Pelajaran untuk Pengguna Android di Indonesia
Di Indonesia, kasus penjambretan ponsel masih marak terjadi di transportasi umum, pasar, dan pinggir jalan. Fitur Theft Detection Lock memang dirancang khusus untuk skenario ini — pencuri merebut ponsel lalu kabur dengan motor atau berlari.
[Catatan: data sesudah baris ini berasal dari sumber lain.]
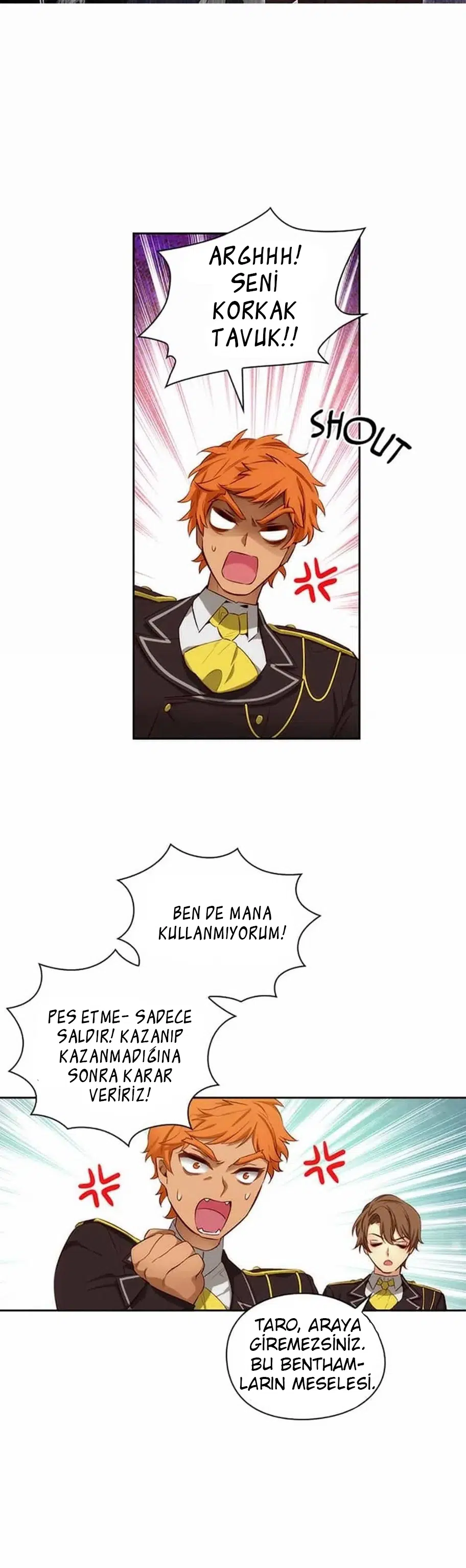 Adonis’in Hatıraları - Bölüm 58 Sayfa 26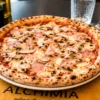 Prosciutto Funghi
Tapi hasil pengujian menunjukkan fitur ini bukan jaminan mutlak. Faktor kecepatan pelaku, jarak lari, dan posisi ponsel saat direbut sangat memengaruhi respons sensor. Artinya, ponsel bisa tetap tidak terkunci meskipun sudah di tangan pencuri.
Google sendiri memberi peringatan bahwa fitur ini hanya dirancang bekerja di tempat umum. Di area privat seperti rumah atau kantor, deteksi tidak akan aktif. Ini sengaja dilakukan untuk menghindari false positive saat pengguna sendiri yang bergerak tiba-tiba.
Lapisan Pertahanan, Bukan Solusi Tunggal
Jurnalis penguji menyimpulkan bahwa Theft Protection Lock tidak bisa diandalkan sendirian. Ia hanya satu lapisan dalam sistem keamanan berlapis yang harus dimiliki setiap pengguna ponsel.
Pengguna Android disarankan tetap mengaktifkan fitur ini — toh tidak ada ruginya — tapi jangan lupa mengunci aplikasi sensitif dengan PIN atau biometrik tambahan. Jangan juga menyimpan data penting tanpa enkripsi, dan biasakan mencadangkan data secara berkala.
Karena pada akhirnya, sensor gerak tidak akan menggantikan kewaspadaan manusia. Di jalanan padat Jakarta, Surabaya, atau Bandung, tangan yang memegang ponsel tetap harus lebih kuat dari algoritma mana pun.